I seriously doubt that Arroyo and McGrady would be the next big 1-2 punch, but it wouldn't be bad. Although I question whether Arroyo could strive outside of Sloan's system, I do believe that he would be an upgrade over our current point guards. I actually like the Jazz-Magic trade, only if it's not for Collins.

The Bulls trade isn't terrible, because I do believe Fizer could be a decent player but why would we need another PF? We don't even get rid of Howard and our PF logjam would not be solved with Gooden, Howard and Fizer having to split minutes at the 4 unless Fizer tries, and fails, to be a 3. I don't see this trade making any sense whatsoever. If we get the first pick this year, chance has it that we will presumably, and hopefully, pick up one of the two big men out of Emeka and Dwight. The Magic will presumably try to play either at the Center position, but if they fail we'll have an even larger problem with the 4 spot.

I do believe that Emeka could play the center position, even though he is undersized in height. I haven't seen enough of Howard to predict his position.

The Magic still hold the worst level, and at this rate the most exciting part of the season will come when we find out whether or not we have the top draft pick for 2004.


----------



## hobojoe (Jun 20, 2003)

Quote from a Realgm Poster:



> The so-called deal between Orlando and Chicago has gone down, but won't be officially announced till either Monday or Tuesday. The reason is a deal can't officially be announced over the weekend. This was heard by me while driving home on ESPN radio by a report from Chicago.
> 
> 
> It has the Bulls sending Fizer to Orlando, and the Magic sending Giricek,Ty Lue and Shammond Williams to the Bulls. The supposedly a deal with the Sixers would send Juwan Howard and Steven Hunter to Philly for Eric Snow,John Salmons AND McCaskill. No Rod Strickland in this deal according to the radio. It also said that a draft pick might be involved in going to Philly. But they didn't specify. Didn't we get a 2nd rounder from them recently in the Monty Williams deal ? Maybe this deal..( If you believe the report )..will clarify that pick we received from them, who knows.
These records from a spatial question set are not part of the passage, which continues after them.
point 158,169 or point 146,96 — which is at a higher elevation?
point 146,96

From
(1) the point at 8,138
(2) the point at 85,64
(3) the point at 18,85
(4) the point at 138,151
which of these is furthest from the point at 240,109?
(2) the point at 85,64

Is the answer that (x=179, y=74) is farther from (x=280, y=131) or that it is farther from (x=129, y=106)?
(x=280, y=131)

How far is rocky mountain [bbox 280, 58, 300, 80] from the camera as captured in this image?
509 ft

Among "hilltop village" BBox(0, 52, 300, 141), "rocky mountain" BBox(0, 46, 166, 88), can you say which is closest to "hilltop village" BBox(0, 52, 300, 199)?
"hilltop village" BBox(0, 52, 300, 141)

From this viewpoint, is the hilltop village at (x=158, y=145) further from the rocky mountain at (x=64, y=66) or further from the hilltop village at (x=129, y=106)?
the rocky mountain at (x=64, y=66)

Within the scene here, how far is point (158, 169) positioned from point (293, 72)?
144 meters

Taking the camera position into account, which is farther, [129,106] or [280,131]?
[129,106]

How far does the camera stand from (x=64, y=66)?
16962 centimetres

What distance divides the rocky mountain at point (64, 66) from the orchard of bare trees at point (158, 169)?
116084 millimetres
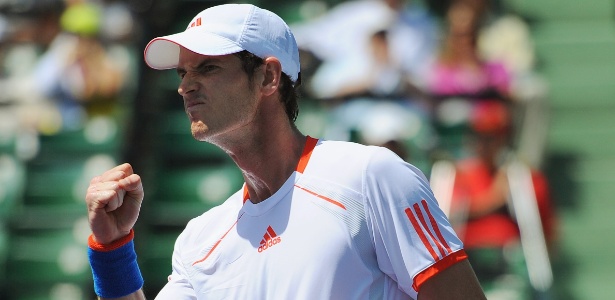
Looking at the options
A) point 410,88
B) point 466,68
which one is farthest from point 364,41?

Interesting...Can anyone confirm this, or did anyone hear it on ESPN Radio? I think after both of these trades, we get better overall, and I like the way our team looks after this.

Snow-Strickland, Gaines
McGrady-Salmons
Bogans-(Fizer)
Gooden-Fizer
Pachulia-McCaskill, DeClercq


----------



## JNice (Jul 13, 2002)

> Originally posted by <b>rukahS capuT</b>!
> Quote from a Realgm Poster:
> 
> 
> ...


I dont mind Fizer for Giricek. The Philly trade would be decent as well. If true, I hope somehow Gabe managed to get Dalembert in the deal.


----------



## lw32 (May 24, 2003)

> Originally posted by <b>JNice</b>!
> I dont mind Fizer for Giricek. The Philly trade would be decent as well. If true, I hope somehow Gabe managed to get Dalembert in the deal.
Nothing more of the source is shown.